Cuando surgió Diaspora, se hizo toda una revuelta al respecto. La idea de una red social de código abierto capaz de competirle a Facebook era muy ambiciosa, lo que causó que muchos ojos voltearan hacia el proyecto. Por supuesto, hay un gran trecho entre lo que se piensa hacer y lo que se logra hacer. La ejecución dio problemas desde el día siguiente de su lanzamiento y desde ahí no volvió a levantarse de las cuerdas. ¿Se le puede considerar como un fracaso? No: simplemente fue un Ícaro más que alardeó al volar demasiado cerca del Sol.

Ahora el hype regresa con Altly, aunque en esta ocasión, ya somos más precavidos con las expectativas. Nuevamente, es otra red social que se jacta de ser una alternativa a Facebook. Como en Pedro y el lobo, ya no sabemos si creerles bien. Claro, en esta ocasión las condiciones son diferentes.

Detrás de este proyecto está Dmitry Shapiro, mejor conocido por haber concebido Veoh, un sitio de vídeos que en su momento tuvo relativo éxito como alternativa a YouTube. Por lo menos, la experiencia lo valida. Shapiro también viene de ocupar una plaza como ejecutivo en MySpace, que a estas alturas, tampoco es algo que esté tan bien cotizado.

Los argumentos para competirle a Facebook son la misma perorata de siempre --ojo, que no implica no estén bien justificados, pero han sido repetidos ad nauseaum--: que sus controles de privacidad son confusos, que son una multinacional grande y poderosa, que ponen nuestros datos personales en riesgo, entre otros.

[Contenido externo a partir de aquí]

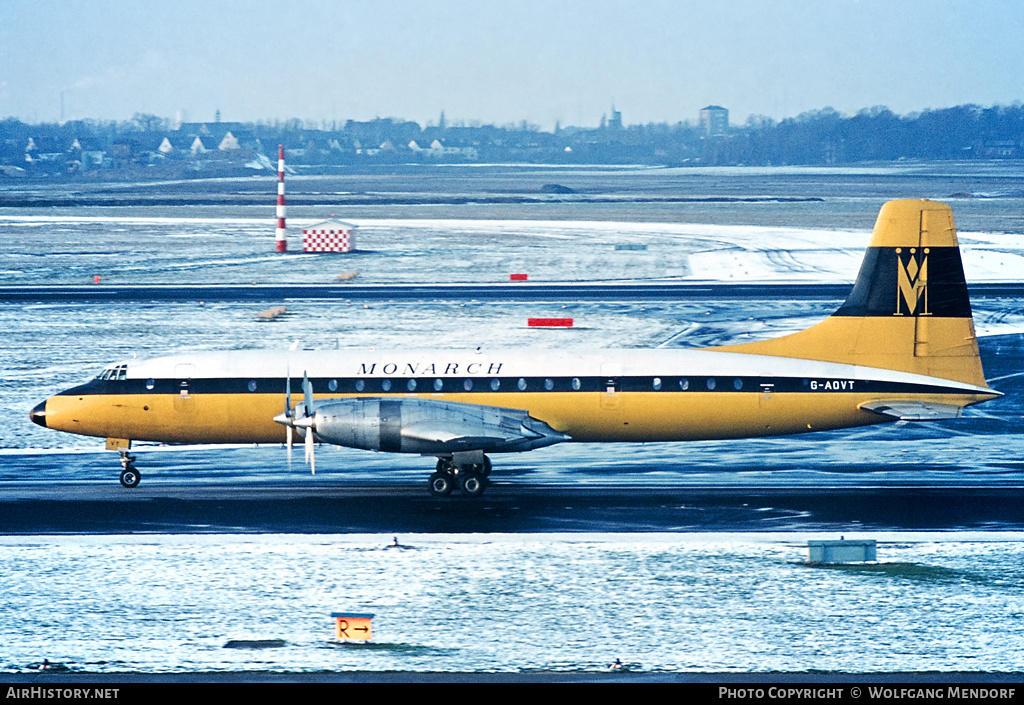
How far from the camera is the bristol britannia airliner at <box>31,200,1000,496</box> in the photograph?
29531 mm

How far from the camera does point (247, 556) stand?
2419 centimetres

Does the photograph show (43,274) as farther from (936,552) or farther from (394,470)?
(936,552)

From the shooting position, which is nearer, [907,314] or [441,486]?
[441,486]

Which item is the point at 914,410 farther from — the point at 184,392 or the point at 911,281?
the point at 184,392

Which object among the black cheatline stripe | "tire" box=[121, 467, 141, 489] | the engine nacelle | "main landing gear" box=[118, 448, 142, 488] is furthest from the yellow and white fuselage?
the engine nacelle

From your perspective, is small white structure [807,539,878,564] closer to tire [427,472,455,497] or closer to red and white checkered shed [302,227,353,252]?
tire [427,472,455,497]

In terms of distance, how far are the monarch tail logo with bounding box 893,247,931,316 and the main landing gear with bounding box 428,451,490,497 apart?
1145 centimetres

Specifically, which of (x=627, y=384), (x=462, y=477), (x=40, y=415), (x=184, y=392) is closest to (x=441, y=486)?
A: (x=462, y=477)

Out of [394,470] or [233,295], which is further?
[233,295]

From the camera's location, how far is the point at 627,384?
29594 mm

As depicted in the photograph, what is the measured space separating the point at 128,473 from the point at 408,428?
796 centimetres
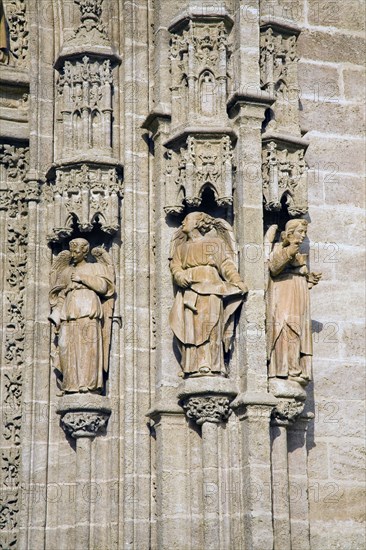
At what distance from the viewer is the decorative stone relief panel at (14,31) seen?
15.7 m

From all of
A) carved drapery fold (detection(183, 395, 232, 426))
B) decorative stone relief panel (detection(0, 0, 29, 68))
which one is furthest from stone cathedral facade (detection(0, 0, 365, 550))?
decorative stone relief panel (detection(0, 0, 29, 68))

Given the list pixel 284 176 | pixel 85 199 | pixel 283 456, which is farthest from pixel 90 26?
pixel 283 456

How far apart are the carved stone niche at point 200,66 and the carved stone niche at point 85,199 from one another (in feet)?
3.08

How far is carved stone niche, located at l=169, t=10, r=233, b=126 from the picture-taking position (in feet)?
46.8

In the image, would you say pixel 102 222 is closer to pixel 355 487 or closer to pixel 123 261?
pixel 123 261

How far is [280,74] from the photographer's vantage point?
14.6m

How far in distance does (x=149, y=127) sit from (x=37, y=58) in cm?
157

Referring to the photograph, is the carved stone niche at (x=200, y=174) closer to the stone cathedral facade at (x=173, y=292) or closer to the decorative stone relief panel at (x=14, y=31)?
the stone cathedral facade at (x=173, y=292)

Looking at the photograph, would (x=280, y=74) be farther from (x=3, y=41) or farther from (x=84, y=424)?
(x=84, y=424)

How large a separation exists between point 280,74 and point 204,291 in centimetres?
257

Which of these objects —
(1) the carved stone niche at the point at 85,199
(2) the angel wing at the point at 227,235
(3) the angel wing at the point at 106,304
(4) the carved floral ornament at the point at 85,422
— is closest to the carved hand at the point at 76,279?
(3) the angel wing at the point at 106,304

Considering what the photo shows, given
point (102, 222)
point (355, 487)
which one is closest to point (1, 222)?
point (102, 222)

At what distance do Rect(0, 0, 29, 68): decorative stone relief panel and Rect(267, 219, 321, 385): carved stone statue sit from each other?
144 inches

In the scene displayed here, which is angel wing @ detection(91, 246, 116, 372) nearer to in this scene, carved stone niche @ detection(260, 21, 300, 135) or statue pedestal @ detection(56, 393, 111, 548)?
statue pedestal @ detection(56, 393, 111, 548)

Shapiro, como tantos emprendedores, impulsa su proyecto con el mantra de ser el primero capaz de hacerle competencia a Facebook. Lo ve como algo natural en el mercado:

No hay alternativas serias en este momento. Para cada Coca-Cola hay una Pepsi, para cada Ford hay un Chevy, para cada PC hay una Mac, para cada Facebook hay... ¡un vacío!

A propósito, quiero rescatar un ejercicio mental que realiza Mark Pendergrast en Dios, Patria y Coca-Cola. En su libro, el autor se pregunta qué pasaría si, de pronto, existiera un producto capaz de competir con el refresco. Nos pide imaginar que alguien saca una bebida al mercado que tiene características parecidas a la Coca-Cola, incluso duplicando el sabor exacto y manteniendo el mismo precio. La pregunta es: ¿por qué tomar el nuevo producto, si la Coca-Cola --con más de cien años de experiencia-- ofrece lo mismo?

En el caso de las alternativas a Facebook, pasa un poco lo mismo. Quieren ser como Facebook, pero no lo son. Porque, como en el mercado de los refrescos, existe un referente al que todos deben acoplarse. Es como sacar una tablet sin compararse con un iPad. No. Las alternativas a Facebook deben mirar hacia otro lado y, ante todo, evitar cualquier relación. Eso lo hizo bien Diaspora: un servicio con otros ideales, otras miras y atendiendo otras áreas de oportunidad. ¿Por qué cayó? Simple, porque decidió medirse con el dominador.

Ésa es la razón por la que Facebook es insuperable en su juego. Es la lección que Altly debe aprender si quiere sobrevivir y no convertirse en uno más de los tantos naufragios. Porque lo que hace grande a un competidor son sus diferencias, no sus similitudes.